Give a verbatim repeat of the lines that run from the line containing "Looking at the cone-shaped" to the end of the data below.
start PROVIDED MATERIAL
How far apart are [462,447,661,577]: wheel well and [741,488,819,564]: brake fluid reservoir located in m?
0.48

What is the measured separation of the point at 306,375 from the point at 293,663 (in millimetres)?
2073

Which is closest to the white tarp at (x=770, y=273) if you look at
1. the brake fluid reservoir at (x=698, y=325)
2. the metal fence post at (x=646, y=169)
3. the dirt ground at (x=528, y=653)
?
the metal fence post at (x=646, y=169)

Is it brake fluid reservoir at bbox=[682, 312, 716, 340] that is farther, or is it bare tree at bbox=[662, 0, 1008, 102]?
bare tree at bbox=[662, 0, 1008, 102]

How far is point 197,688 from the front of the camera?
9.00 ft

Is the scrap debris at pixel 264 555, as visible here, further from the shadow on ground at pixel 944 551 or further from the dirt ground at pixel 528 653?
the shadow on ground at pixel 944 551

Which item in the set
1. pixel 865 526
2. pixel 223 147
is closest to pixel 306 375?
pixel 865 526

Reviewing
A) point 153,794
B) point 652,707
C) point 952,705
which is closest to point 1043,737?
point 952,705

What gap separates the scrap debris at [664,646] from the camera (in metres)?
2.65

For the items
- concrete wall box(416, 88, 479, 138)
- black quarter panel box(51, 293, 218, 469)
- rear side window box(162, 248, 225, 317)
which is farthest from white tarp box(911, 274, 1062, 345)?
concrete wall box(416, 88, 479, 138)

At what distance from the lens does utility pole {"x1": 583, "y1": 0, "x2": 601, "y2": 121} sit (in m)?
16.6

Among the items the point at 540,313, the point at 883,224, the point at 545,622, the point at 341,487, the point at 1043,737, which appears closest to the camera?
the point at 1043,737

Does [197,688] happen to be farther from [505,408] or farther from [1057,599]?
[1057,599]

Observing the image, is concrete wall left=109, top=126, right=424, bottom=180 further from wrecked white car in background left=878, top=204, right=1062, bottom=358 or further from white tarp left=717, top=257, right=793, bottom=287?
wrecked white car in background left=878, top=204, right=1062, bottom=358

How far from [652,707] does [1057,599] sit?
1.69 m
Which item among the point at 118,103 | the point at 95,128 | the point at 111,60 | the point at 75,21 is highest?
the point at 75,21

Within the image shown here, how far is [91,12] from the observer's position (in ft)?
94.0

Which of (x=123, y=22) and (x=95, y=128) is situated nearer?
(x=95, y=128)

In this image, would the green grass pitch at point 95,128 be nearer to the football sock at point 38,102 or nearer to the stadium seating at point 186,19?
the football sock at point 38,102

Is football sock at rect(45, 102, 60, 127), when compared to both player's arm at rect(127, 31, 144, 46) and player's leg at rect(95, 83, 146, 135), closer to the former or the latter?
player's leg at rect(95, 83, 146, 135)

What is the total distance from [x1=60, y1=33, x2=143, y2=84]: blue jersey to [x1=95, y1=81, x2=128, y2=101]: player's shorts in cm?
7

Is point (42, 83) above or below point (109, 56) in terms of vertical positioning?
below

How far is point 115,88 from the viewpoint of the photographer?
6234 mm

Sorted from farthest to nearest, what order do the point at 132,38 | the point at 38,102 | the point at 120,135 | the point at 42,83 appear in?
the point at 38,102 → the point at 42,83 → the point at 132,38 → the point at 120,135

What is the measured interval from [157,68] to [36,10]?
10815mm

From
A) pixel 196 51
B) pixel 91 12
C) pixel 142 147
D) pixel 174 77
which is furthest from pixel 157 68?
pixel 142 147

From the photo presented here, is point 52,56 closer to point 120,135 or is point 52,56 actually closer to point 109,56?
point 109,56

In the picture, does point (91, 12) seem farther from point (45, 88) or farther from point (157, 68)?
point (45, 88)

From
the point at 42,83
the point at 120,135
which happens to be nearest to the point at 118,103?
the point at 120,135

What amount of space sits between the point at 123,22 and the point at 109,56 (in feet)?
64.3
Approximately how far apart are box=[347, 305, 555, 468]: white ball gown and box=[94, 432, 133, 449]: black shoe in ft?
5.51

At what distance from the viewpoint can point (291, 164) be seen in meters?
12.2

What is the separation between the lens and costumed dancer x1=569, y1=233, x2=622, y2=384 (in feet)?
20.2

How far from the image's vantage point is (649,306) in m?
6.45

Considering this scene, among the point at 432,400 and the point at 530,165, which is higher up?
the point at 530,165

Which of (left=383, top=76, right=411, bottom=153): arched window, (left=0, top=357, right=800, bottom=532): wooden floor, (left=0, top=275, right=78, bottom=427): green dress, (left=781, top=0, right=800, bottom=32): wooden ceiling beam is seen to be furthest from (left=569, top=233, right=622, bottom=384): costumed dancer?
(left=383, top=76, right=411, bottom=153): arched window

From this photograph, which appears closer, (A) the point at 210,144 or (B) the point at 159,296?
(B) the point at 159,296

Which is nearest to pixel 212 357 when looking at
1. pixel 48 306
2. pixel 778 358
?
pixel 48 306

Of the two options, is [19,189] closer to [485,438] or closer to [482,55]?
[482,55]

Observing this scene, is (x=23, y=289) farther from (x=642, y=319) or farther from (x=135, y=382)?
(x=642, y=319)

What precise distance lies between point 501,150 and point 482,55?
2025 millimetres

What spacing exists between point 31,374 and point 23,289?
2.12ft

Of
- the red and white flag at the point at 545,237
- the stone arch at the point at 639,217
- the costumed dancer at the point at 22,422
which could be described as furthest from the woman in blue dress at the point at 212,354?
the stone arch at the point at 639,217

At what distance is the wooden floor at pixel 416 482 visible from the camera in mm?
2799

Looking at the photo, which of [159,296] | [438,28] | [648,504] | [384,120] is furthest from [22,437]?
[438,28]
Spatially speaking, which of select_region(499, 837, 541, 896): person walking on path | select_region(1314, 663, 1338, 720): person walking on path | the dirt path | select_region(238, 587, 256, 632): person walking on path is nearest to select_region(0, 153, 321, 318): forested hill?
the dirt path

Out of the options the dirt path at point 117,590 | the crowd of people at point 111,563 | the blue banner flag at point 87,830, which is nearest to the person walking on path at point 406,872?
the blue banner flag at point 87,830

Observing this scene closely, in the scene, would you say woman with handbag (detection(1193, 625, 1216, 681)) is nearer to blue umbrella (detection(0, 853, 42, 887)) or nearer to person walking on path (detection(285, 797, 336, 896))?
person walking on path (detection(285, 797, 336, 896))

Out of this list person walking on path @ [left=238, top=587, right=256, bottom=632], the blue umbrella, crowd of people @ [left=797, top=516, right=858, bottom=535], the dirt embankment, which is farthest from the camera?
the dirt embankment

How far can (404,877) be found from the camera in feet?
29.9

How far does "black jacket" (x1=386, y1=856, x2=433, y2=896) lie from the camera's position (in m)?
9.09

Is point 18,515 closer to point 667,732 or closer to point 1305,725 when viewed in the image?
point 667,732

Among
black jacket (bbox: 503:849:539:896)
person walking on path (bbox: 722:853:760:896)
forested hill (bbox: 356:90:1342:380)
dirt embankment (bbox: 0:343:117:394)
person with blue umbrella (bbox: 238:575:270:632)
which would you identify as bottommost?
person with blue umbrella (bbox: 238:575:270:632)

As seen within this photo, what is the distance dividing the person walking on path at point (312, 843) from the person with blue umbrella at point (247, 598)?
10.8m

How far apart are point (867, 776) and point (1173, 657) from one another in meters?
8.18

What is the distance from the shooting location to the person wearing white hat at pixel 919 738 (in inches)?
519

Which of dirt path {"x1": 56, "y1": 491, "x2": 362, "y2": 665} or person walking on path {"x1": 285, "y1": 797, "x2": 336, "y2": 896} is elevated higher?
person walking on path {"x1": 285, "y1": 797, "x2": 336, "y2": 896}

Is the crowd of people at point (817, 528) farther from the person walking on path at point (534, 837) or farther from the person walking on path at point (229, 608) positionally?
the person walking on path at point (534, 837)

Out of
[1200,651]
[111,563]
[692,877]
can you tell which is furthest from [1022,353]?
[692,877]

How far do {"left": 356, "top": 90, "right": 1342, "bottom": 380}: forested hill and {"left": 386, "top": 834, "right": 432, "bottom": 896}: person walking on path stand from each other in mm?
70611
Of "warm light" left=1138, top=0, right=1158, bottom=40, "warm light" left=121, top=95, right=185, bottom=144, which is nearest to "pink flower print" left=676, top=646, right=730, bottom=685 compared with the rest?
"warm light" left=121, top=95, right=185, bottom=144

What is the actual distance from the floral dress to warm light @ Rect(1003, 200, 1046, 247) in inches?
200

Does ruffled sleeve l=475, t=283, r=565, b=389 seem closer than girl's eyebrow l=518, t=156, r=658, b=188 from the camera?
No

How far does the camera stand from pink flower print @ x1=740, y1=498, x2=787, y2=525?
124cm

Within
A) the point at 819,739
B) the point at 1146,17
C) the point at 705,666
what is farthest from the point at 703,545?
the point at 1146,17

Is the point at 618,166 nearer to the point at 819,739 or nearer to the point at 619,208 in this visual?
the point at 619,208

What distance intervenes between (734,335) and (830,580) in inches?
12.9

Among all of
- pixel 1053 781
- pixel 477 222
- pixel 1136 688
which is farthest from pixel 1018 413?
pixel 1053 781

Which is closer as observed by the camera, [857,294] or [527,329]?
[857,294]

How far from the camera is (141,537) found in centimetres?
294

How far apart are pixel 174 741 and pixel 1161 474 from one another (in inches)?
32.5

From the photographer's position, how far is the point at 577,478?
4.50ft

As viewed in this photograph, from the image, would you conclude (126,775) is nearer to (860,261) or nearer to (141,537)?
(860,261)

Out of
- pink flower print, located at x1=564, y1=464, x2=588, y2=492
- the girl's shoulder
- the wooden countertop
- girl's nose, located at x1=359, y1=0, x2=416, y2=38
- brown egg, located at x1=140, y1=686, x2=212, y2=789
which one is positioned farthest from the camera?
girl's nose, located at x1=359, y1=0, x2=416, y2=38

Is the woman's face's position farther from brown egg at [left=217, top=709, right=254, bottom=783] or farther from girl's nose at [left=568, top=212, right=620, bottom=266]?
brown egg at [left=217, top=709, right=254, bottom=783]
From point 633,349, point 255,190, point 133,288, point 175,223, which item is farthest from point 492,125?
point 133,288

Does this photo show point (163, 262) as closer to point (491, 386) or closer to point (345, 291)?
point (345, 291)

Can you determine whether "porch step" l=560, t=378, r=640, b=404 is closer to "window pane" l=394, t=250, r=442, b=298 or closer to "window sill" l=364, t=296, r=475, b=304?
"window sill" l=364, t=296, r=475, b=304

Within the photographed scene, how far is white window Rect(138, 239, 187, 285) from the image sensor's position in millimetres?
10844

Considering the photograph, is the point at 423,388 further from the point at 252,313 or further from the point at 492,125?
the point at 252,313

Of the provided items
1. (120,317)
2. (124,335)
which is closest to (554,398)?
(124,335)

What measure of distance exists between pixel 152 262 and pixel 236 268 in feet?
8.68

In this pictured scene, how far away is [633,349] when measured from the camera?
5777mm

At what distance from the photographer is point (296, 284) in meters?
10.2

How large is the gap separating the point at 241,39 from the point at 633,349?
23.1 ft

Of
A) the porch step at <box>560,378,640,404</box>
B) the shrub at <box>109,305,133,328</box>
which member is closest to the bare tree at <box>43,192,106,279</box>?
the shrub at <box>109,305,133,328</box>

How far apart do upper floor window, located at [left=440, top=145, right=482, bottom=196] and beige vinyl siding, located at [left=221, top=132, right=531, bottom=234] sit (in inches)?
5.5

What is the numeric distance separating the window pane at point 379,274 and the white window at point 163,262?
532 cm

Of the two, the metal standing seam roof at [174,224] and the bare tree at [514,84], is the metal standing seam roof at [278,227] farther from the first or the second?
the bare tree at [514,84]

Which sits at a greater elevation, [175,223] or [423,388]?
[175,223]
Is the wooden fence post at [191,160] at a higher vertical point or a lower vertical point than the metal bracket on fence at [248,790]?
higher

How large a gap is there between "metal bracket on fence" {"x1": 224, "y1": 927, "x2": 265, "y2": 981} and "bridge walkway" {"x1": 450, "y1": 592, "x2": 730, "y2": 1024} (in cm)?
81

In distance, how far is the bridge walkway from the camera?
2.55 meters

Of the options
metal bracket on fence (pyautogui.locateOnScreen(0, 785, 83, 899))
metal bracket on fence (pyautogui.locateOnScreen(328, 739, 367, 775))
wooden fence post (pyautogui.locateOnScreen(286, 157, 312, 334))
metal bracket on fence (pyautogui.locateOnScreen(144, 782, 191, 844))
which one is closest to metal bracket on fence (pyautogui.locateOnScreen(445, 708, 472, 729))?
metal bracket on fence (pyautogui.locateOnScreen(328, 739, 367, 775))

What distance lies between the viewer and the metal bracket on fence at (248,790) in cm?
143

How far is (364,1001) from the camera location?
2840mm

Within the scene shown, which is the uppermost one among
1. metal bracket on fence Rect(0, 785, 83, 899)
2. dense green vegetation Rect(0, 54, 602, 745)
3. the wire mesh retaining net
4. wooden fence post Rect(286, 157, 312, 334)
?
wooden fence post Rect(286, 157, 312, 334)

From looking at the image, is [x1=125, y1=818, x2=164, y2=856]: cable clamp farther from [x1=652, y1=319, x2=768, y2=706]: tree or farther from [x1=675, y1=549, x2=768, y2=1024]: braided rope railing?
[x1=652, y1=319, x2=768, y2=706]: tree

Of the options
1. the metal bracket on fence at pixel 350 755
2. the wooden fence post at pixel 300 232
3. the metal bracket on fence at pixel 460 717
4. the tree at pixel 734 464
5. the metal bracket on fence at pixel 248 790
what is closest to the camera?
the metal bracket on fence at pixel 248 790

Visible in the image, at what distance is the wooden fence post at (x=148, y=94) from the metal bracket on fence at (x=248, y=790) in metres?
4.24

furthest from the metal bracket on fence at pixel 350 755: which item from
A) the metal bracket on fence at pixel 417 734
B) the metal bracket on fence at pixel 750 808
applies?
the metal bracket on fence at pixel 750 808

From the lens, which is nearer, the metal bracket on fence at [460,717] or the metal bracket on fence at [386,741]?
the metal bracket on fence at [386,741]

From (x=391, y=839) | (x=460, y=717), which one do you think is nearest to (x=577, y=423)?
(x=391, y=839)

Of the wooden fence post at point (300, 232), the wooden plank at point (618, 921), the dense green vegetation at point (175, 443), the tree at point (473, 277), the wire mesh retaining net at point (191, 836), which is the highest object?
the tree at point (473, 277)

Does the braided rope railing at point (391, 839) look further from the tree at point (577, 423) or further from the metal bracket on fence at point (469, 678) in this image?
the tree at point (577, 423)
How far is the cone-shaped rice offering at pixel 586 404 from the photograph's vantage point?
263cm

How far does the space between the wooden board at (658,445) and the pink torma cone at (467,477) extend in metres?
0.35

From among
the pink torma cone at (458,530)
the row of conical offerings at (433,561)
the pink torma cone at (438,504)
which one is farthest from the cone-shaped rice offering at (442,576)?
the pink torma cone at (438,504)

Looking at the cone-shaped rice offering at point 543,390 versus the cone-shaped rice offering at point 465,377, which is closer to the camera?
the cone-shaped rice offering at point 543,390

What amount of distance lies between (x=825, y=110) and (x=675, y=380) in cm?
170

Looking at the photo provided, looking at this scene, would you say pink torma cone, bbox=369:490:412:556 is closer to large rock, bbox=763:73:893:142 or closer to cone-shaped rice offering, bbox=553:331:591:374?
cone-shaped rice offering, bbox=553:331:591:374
end PROVIDED MATERIAL
* RESULT OF THIS TASK
Looking at the cone-shaped rice offering at point 543,390 versus the cone-shaped rice offering at point 465,377, which is closer to the camera?
the cone-shaped rice offering at point 543,390

What amount of distance lies between (x=825, y=110) and (x=675, y=380) in cm?
170

Looking at the photo provided, looking at this scene, would you say pink torma cone, bbox=369:490:412:556 is closer to large rock, bbox=763:73:893:142 or closer to cone-shaped rice offering, bbox=553:331:591:374?
cone-shaped rice offering, bbox=553:331:591:374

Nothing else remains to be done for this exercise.